My rating: 4 of 5 stars
Tripathi has done it once again- restructured ancient mythology to suit modern preferences- making history so much more colourful and sensible!
The first in the Ram Chandra series, it perceptibly has Amish’s magical storytelling. Indians undeniably grow up listening to stories from ancient epics like the Mahabharata and Ramayana. Some read the original version while others read it year after year. In fact, there are times when Hindus dedicate an entire month to read the Ramayana (that concluded on August 16, this year, according to Malayalam calendar). Being a Malayali, I keenly observed my grandmother reading it bit by bit every single day and finally flipping through the last 5-8 pages today. It is said that reciting Ramayana during this month leads to blessings being showered upon the next seven generations by the almighty.
Keeping the myths aside, I did think of it from a new angle. It is probably said so because of the wisdom shared in it that echoes with present situations as well.
But not all have the patience to muster up the courage to read mythology. Some find it boring and too unrealistic, thanks to the televised programmes on TV that most Indians grew up watching. But the less genuine looking bows and arrows in those programmes apart, there is so much that Amish shows the reader. He humanizes the so-called “Gods” and then lets the reader decide why they were placed on such pedestals in the first place.
Amish breathes life into Ram, Sita, Lakshman and the other characters and the kingdom of Ayodhya, Mithila and Lanka. Readers would be captured by the sheer brilliance of architecture and intelligence that took place while planning cities of olden-days.
The way Amish merges the past and present together is indeed a craft. Critics may say that he has distorted history by way of bringing instances of Mahabharata in Ramayana in the part where he wrote about Sita Swayamvar. But it must be kept in mind that he never claimed it to be the real version.
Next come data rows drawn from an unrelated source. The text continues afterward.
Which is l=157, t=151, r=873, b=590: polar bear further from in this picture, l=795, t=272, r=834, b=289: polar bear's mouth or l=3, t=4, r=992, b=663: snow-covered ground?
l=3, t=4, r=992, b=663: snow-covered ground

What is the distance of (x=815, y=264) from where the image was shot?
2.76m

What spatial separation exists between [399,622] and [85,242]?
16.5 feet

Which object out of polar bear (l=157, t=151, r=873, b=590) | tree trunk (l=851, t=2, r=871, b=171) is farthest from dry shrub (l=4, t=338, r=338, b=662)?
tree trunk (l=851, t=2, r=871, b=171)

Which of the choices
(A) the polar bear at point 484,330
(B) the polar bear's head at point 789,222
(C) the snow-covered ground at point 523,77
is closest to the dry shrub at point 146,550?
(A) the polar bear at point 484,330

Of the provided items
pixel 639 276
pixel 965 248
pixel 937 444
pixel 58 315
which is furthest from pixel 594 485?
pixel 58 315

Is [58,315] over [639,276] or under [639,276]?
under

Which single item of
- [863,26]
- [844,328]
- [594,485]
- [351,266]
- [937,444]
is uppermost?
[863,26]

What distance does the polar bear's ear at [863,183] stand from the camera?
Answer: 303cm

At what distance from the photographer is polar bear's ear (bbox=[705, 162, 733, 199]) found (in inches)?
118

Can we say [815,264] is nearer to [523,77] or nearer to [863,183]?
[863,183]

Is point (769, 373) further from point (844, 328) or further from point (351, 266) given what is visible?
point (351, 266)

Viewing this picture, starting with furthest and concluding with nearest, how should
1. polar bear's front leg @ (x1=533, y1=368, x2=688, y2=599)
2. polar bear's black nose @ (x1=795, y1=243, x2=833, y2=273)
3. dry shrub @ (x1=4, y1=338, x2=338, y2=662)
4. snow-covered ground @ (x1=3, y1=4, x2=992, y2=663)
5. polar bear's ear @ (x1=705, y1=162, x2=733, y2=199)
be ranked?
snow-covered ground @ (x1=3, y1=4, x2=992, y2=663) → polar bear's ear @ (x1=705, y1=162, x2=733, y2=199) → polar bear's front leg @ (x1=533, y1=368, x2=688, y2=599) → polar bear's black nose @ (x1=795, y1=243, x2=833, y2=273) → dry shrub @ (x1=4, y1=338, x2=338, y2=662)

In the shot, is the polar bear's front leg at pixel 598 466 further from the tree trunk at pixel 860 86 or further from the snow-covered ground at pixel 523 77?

It remains an essential read for the dose of philosophy tinged with humour, suspense and a warm feeling that leaves the reader wanting for more. This surely seems to be another feather in Amish’s hat with the previous ones sitting proudly, added thanks to his Shiva Trilogy.
What caught this reviewer off guard was his art of merging current issues into his story as well as providing very clear-headed solutions to them, providing food for thought to a person who would not in his living hours have got a moment off to think about “dharma” or “karma”. But that is what he always does- he makes one think, deeply. Glimpses of the Nirbhaya gangrape case flashes into the mind of the reader during an instance in the story. His weaving of the modern into the ancient is worth appreciation. Coming to that, he makes the ancient look not so ancient anymore.
His writing seems to be his way of standing up against inequality and gender bias. Cheers to Amish for presenting a mythological epic with copious doses of present issues sprinkled, often challenging, faced by the society in the 21st century.
This is the first in the Ram Chandra Series and the disappointment when reading "To be continued..." is regretted.